I love the purplish-blue color and sweet-tart flavor of this Philadelphia-style ice cream, which is enhanced by lemon juice and a touch of cardamom. It’s a great way to use a surfeit of blueberries, but the recipe is certainly worthy of a special trip to the farmers’ market or supermarket. If you’re looking for a red-white-and blue dessert for the 4th of July, serve a scoop of this ice cream with some whipped cream (or vanilla ice cream), sliced strawberries and a star cookie. Happy Independence Day!
Makes about 1 quart
Blueberry Ice Cream:
- 2 1/3 cups (340 grams) fresh or frozen blueberries
- 1 cup (200 grams) granulated sugar
- 1 3/4 cups (406 grams) heavy cream
- 3/4 cups (181 grams) whole milk
- 1 tablespoon (15 grams) freshly squeezed lemon juice
- ½ teaspoon vanilla paste or extract
- 1/8 teaspoon salt
- 1/8 teaspoon ground cardamom
Sugar Cookie Stars:
- 1 2/3 cups (216 grams) all-purpose flour
- 1/8 teaspoon salt
- 10 tablespoons (141 grams) unsalted butter, softened
- 1/2 cup (100 grams) granulated sugar
- 1 large (50 grams) egg
- ½ teaspoon vanilla extract
- 1 teaspoon finely grated lemon zest
- Coarse sugar, for sprinkling
Make the Blueberry Ice Cream:
- In a medium saucepan, toss together the blueberries and sugar together. Cook over medium heat, stirring frequently, until the sugar has dissolved, the blueberries have given off their liquid, and the mixture is bubbling. Reduce the heat so that the mixture is simmering, and continue to cook, stirring frequently, for another 10 minutes, to allow some of the water to evaporate and to concentrate the flavor. Remove the pan from the heat and let cool for 10 minutes.

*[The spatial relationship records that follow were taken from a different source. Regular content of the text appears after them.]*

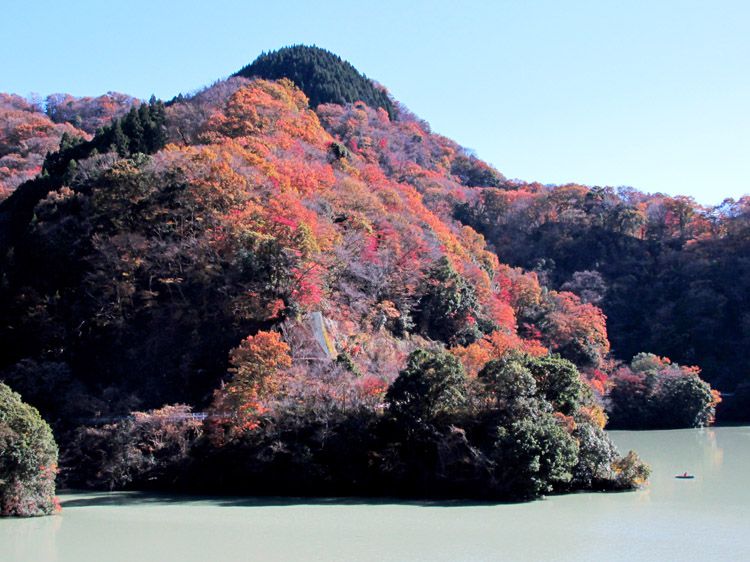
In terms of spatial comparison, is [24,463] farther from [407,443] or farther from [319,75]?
[319,75]

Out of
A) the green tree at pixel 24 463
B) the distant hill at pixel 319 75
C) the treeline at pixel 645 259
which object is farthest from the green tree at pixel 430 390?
the distant hill at pixel 319 75

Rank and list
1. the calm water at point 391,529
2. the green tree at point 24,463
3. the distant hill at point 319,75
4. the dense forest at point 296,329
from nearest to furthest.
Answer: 1. the calm water at point 391,529
2. the green tree at point 24,463
3. the dense forest at point 296,329
4. the distant hill at point 319,75

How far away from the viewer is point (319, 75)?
78938mm

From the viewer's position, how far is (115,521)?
2161cm

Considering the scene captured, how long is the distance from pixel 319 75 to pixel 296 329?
171 ft

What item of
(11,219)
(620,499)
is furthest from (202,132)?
(620,499)

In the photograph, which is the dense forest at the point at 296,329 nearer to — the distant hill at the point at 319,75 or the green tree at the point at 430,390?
the green tree at the point at 430,390

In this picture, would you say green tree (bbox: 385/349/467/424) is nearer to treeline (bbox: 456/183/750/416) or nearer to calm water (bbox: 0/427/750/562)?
calm water (bbox: 0/427/750/562)

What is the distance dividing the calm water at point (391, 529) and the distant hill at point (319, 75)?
187 feet

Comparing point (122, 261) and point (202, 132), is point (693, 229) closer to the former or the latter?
point (202, 132)

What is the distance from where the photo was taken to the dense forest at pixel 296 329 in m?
25.6

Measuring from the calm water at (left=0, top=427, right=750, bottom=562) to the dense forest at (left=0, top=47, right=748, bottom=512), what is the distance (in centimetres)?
172

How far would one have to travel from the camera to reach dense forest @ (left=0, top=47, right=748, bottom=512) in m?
25.6

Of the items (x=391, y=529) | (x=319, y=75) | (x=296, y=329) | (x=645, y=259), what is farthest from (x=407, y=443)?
(x=319, y=75)
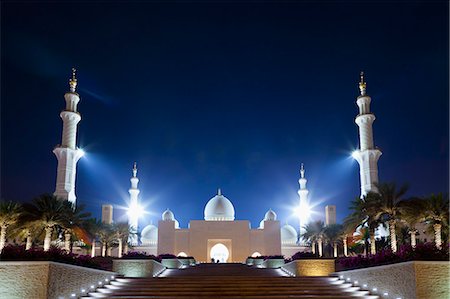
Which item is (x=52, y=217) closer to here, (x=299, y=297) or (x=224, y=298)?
(x=224, y=298)

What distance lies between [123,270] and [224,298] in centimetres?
835

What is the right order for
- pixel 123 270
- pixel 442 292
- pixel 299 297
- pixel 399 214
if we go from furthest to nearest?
1. pixel 399 214
2. pixel 123 270
3. pixel 299 297
4. pixel 442 292

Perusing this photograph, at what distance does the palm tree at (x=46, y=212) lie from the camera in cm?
2555

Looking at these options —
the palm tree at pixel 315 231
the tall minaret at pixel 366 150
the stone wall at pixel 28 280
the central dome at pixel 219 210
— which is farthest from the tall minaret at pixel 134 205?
the stone wall at pixel 28 280

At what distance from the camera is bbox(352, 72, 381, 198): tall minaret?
41875 millimetres

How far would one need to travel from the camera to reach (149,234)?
54.7 m

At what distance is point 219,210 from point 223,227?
2.74 metres

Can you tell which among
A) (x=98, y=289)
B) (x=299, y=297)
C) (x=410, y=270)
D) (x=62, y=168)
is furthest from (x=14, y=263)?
(x=62, y=168)

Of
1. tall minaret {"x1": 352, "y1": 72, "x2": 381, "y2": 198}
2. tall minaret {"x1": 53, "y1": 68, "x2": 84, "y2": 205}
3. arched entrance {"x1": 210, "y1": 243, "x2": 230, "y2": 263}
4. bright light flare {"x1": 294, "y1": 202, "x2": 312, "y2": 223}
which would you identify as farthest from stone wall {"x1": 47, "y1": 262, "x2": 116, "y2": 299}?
bright light flare {"x1": 294, "y1": 202, "x2": 312, "y2": 223}

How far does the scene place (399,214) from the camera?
24797mm

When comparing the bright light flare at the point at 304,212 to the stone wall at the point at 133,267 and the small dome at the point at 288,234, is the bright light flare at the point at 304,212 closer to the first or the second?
the small dome at the point at 288,234

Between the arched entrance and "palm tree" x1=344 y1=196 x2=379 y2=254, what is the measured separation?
23788 mm

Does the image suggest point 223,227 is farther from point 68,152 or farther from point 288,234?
point 68,152

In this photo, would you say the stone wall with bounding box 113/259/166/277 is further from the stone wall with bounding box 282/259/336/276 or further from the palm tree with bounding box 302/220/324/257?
the palm tree with bounding box 302/220/324/257
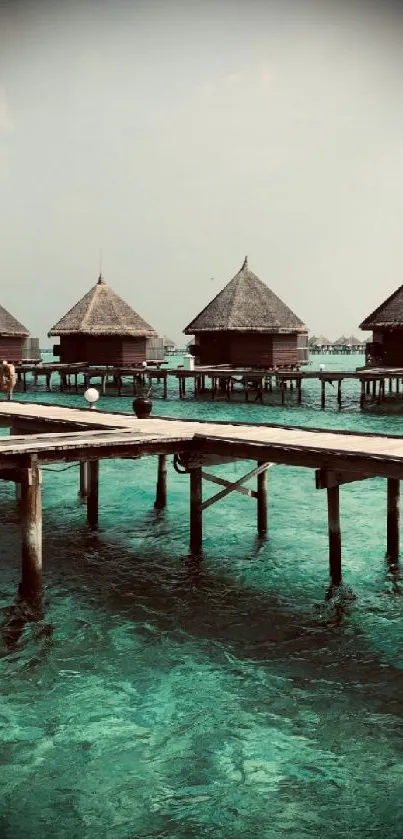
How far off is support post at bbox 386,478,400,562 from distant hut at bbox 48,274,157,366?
1659 inches

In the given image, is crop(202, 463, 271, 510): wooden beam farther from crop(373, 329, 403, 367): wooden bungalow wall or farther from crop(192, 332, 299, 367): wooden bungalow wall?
crop(192, 332, 299, 367): wooden bungalow wall

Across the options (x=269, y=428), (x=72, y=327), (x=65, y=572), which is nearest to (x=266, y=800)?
(x=65, y=572)

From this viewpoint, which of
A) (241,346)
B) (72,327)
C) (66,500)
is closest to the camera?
(66,500)

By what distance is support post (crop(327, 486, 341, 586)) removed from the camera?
39.9ft

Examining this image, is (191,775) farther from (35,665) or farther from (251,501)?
(251,501)

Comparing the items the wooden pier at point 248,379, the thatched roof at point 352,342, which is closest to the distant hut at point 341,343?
the thatched roof at point 352,342

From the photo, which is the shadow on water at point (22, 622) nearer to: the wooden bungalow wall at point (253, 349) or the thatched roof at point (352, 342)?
the wooden bungalow wall at point (253, 349)

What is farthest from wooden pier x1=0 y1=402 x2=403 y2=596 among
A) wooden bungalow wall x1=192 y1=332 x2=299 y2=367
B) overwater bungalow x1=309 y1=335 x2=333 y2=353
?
overwater bungalow x1=309 y1=335 x2=333 y2=353

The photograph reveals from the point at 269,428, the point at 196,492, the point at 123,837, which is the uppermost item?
the point at 269,428

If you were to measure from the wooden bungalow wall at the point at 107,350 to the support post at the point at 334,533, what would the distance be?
45.8 meters

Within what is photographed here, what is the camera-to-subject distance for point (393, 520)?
47.2ft

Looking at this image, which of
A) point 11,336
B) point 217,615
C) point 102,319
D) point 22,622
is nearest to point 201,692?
point 217,615

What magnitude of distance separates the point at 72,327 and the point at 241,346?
12.0 m

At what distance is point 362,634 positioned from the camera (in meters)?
10.8
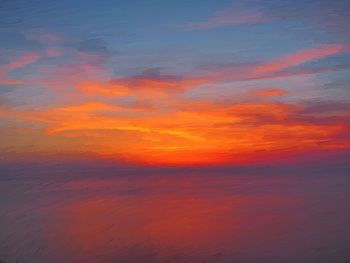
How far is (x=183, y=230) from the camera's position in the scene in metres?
10.2

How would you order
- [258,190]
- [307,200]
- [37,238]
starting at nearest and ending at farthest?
[37,238] → [307,200] → [258,190]

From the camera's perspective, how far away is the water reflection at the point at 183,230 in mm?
7602

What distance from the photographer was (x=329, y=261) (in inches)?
279

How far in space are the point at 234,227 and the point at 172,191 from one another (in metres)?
10.4

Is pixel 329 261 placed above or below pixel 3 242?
below

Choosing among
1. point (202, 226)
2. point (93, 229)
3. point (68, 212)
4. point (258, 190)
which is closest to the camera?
point (93, 229)

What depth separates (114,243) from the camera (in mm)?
8555

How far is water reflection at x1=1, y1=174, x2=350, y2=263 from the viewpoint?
760cm

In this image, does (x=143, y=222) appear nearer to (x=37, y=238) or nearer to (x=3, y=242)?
(x=37, y=238)

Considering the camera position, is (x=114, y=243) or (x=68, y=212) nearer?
(x=114, y=243)

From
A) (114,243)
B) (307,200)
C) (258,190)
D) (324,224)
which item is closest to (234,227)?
(324,224)

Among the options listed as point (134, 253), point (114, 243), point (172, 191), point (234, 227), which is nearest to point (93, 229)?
point (114, 243)

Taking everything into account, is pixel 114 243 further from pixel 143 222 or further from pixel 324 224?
pixel 324 224

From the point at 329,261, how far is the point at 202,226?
414cm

- Put the blueberry puree in a blender and process until smooth. Pass the mixture through a fine-mesh sieve into a medium bowl. Whisk in the heavy cream, milk, lemon juice, vanilla paste, salt and cardamom. Cover the bowl with plastic wrap and refrigerate the ice cream base for at least 6 hours or overnight. Pre-chill your ice cream container in the freezer (if necessary), as well as a covered storage container.
- Process the ice cream base in an ice cream maker. Transfer to the chilled container, cover with plastic wrap and the lid, and freeze for at least 3 hours, or until ready to serve.
Make the cookies:
- In a medium bowl, combine the flour and salt; set aside.
- In the bowl of an electric mixer, using the paddle attachment or beaters, beat the butter with the sugar at medium-high speed until light and creamy, about 2 minutes. Add the egg, vanilla extract, and lemon zest and mix until well blended. Reduce the speed to low and add the flour mixture, one-third at a time, mixing just until combined. Divide the dough into 2 pieces. Shape each piece into a disc, wrap it well in plastic wrap, and refrigerate for 30 minutes (or up to 2 days).
- Position a rack in the center of the oven and preheat to 350˚ Line 2 baking sheets with parchment paper. On a lightly floured work surface, roll 1 of the dough discs out to a thickness of 1/8 inch. Using a 2-inch star-shaped cookie cutter, cut the dough into star shapes (save the scraps for re-rolling). Transfer the cookies to the prepared baking sheets and sprinkle each with some coarse sugar. Bake the cookies, one sheet at a time, for 10 to 15 minutes, until pale golden brown around the edges. Transfer the cookies to a cooling rack and cool completely. Repeat with the remaining dough.